**** Given passage

AWS Infrastructure Services (AIS) owns the design, planning, delivery, and operation of all AWS global infrastructure. In other words, we’re the people who keep the cloud running. We support all AWS data centers and all of the servers, storage, networking, power, and cooling equipment that ensure our customers have continual access to the innovation they rely on. We work on the most challenging problems, with thousands of variables impacting the supply chain — and we’re looking for talented people who want to help.
About DC Bridge:
Join the DC Bridge team in pioneering next-generation AI/ML solutions that power AWS's global data center operations. We're building cutting-edge systems that orchestrate physical work processes across AWS's worldwide data centers, directly impacting millions of customers who rely on AWS services.
Position Impact:
You'll be at the forefront of transforming data center operations through AI/ML innovations, developing intelligent systems that optimize technician workflows, automate decision-making processes, and enhance operational efficiency across AWS's global infrastructure.
Required Qualifications:
• 5+ years of software development experience with proven expertise in Python, Java, or equivalent languages
• Strong background in one or more of:
- Frontend development and UI/UX design
- Platform engineering (SDKs/Frameworks)
- ETL and large-scale data processing
- DC telemetry systems
- Machine learning (specializing in anomaly detection, classification, time series analysis)
- Solution architecture and technical advisory
• Hands-on experience with modern ML frameworks (TensorFlow, PyTorch, SageMaker, Bedrock)
• Track record of mentoring and technical leadership
• Excellence in problem-solving and communication
Ideal Candidate Profile:
• Thrives in ambiguous environments and adapts quickly to change
• Demonstrates a scrappy mindset with ability to deliver results in fast-paced settings
• Maintains deep technical expertise while staying customer-focused
• Shows passionate engagement with AI/ML advancements
• Possesses strong understanding of AI/ML technology application (LLMs, agents, RAG, ML models)
• Works autonomously and demonstrates deep problem-solving capabilities
• Balances subtle improvements with disruptive innovation when needed
This role offers the opportunity to shape the future of AWS data center operations through innovative AI/ML solutions while working with cutting-edge technologies at unprecedented scale.

********

Work item A:
List the areas of background that the job posting names under the "Strong background in one or more of" requirement.
Work item B:
How many years of software development experience does the job posting require?
Work item C:
Pick up the DC Bridge job posting after its final sentence and write what comes next.

**** Given information

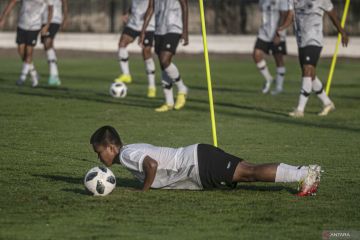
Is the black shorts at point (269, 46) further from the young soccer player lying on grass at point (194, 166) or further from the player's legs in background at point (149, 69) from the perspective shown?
the young soccer player lying on grass at point (194, 166)

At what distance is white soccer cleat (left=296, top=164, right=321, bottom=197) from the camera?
1062cm

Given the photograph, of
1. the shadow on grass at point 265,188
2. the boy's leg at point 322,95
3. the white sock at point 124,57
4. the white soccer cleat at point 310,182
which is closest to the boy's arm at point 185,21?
the boy's leg at point 322,95

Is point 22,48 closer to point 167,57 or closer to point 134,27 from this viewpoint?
point 134,27

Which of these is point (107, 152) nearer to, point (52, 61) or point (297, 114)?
point (297, 114)

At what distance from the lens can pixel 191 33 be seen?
42.5m

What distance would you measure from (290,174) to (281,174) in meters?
0.09

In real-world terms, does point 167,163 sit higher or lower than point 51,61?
higher

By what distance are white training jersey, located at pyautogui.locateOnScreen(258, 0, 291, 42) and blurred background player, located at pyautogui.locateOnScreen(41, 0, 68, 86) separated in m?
4.81

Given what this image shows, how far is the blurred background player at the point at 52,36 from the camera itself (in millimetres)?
25228

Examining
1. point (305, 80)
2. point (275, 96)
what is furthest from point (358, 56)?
point (305, 80)

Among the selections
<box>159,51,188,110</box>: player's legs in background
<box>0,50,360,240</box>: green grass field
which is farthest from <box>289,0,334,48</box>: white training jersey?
<box>159,51,188,110</box>: player's legs in background

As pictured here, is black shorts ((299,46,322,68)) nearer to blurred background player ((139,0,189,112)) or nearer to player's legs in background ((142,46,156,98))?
blurred background player ((139,0,189,112))

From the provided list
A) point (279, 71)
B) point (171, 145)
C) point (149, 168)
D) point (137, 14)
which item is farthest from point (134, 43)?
point (149, 168)

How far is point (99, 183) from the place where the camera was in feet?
34.9
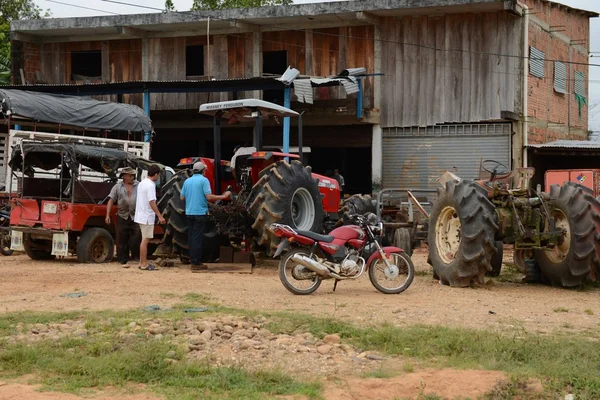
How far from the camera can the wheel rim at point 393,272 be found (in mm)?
10914

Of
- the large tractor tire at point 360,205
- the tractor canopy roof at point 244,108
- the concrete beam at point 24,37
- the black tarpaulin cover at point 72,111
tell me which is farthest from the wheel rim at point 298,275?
the concrete beam at point 24,37

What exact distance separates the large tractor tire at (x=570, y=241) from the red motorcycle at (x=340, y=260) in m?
2.06

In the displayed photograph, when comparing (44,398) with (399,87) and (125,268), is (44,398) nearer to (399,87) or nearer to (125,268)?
(125,268)

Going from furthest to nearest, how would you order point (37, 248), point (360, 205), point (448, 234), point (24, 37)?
point (24, 37) < point (360, 205) < point (37, 248) < point (448, 234)

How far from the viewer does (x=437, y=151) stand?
73.7ft

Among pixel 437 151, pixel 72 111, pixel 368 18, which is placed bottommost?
pixel 437 151

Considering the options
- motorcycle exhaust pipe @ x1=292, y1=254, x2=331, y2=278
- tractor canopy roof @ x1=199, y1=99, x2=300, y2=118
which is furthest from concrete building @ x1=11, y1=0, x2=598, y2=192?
motorcycle exhaust pipe @ x1=292, y1=254, x2=331, y2=278

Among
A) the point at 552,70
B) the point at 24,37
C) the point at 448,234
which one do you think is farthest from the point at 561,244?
the point at 24,37

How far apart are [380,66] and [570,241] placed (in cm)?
1264

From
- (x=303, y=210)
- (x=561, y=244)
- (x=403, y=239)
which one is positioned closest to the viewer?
(x=561, y=244)

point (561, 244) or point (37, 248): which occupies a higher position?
point (561, 244)

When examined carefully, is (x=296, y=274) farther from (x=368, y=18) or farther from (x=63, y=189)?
(x=368, y=18)

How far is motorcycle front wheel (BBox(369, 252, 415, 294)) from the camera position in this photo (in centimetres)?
1090

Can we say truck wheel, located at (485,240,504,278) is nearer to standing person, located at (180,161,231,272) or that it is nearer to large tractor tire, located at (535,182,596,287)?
large tractor tire, located at (535,182,596,287)
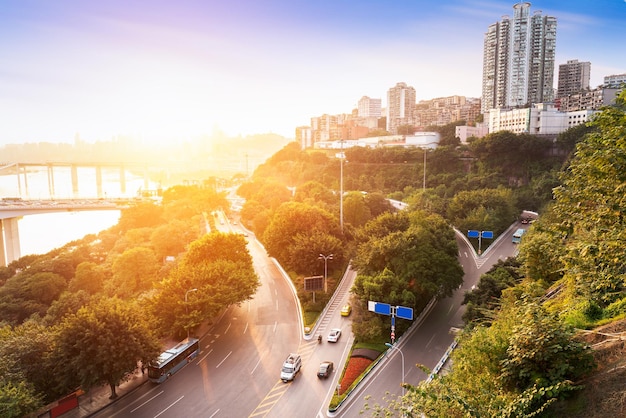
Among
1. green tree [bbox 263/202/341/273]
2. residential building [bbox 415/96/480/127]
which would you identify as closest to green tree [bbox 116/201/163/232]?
green tree [bbox 263/202/341/273]

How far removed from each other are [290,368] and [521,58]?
6656 cm

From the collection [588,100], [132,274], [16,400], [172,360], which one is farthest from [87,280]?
[588,100]

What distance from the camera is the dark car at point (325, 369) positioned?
1753cm

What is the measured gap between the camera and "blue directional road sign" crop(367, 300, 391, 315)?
18.2 m

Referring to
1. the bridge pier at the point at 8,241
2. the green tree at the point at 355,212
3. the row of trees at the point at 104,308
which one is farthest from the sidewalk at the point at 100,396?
the bridge pier at the point at 8,241

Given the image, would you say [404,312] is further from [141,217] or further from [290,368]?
[141,217]

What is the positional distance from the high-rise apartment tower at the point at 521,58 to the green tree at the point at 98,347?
64.1m

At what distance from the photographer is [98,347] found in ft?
49.3

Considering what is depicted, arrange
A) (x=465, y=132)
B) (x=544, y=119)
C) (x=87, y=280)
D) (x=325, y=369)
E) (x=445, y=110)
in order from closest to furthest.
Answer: (x=325, y=369)
(x=87, y=280)
(x=544, y=119)
(x=465, y=132)
(x=445, y=110)

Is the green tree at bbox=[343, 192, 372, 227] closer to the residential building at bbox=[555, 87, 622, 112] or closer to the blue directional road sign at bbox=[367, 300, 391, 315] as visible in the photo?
the blue directional road sign at bbox=[367, 300, 391, 315]

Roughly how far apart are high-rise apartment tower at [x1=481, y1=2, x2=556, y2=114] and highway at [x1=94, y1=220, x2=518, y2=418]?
172ft

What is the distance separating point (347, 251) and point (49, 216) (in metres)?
74.1

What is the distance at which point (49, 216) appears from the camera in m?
78.2

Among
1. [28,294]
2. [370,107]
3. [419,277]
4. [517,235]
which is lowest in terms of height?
[28,294]
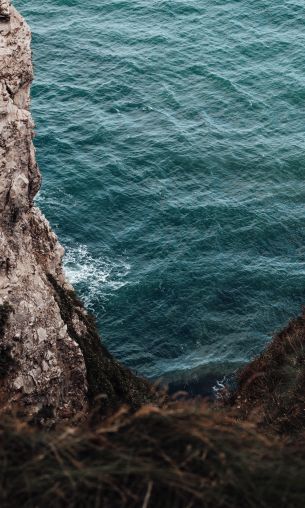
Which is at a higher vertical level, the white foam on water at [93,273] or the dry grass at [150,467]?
the dry grass at [150,467]

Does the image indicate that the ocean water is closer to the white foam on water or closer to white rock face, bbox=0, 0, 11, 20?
the white foam on water

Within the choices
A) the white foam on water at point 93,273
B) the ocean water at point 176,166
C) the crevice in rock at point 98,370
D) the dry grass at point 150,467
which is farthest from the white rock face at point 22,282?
the white foam on water at point 93,273

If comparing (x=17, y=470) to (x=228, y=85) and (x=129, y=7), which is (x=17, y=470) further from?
(x=129, y=7)

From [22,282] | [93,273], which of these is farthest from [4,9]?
[93,273]

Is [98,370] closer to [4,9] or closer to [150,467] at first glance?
[4,9]

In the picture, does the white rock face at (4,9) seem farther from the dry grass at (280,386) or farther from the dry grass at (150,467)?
the dry grass at (150,467)

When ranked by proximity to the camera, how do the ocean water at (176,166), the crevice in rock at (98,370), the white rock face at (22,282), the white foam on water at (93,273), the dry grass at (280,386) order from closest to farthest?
the white rock face at (22,282) < the dry grass at (280,386) < the crevice in rock at (98,370) < the ocean water at (176,166) < the white foam on water at (93,273)

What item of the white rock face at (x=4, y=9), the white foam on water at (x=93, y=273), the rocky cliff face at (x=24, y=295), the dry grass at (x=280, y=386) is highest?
the white rock face at (x=4, y=9)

********

Answer section A:
- Frontend development and UI/UX design
- Platform engineering (SDKs/Frameworks)
- ETL and large-scale data processing
- DC telemetry systems
- Machine learning (specializing in anomaly detection, classification, time series analysis)
- Solution architecture and technical advisory

Answer section B:
It requires 5+ years of software development experience.

Answer section C:
Key job responsibilities
• Lead and architect the development of state-of-the-art AI/ML platforms and solutions, serving as a technical leader for both data center operations and engineering teams
• Own end-to-end delivery of technically challenging projects, including scalable ML frameworks, deployment pipelines, and intuitive interfaces for non-ML experts
• Drive operational excellence by building robust data processing pipelines and ETL systems for DC telemetry data, while identifying and addressing operational challenges early
• Mentor and grow junior engineers, acting as a force multiplier by sharing AI/ML expertise and best practices
• Lead cross-functional collaboration efforts to integrate ML solutions into existing DC workflows, while maintaining highest standards for system extensibility and scalability
• Contribute to and champion improvements in development processes, particularly in the context of ML development and deployment
• Provide technical consultation and architectural guidance to internal customers while insisting on the highest standards for long-term system sustainability
• Design and implement reusable components and tools that enhance team productivity and system reliability
About the team
About AWS
Diverse Experiences
AWS values diverse experiences. Even if you do not meet all of the preferred qualifications and skills listed in the job description, we encourage candidates to apply. If your career is just starting, hasn’t followed a traditional path, or includes alternative experiences, don’t let it stop you from applying.
Why AWS?
Amazon Web Services (AWS) is the world’s most comprehensive and broadly adopted cloud platform. We pioneered cloud computing and never stopped innovating — that’s why customers from the most successful startups to Global 500 companies trust our robust suite of products and services to power their businesses.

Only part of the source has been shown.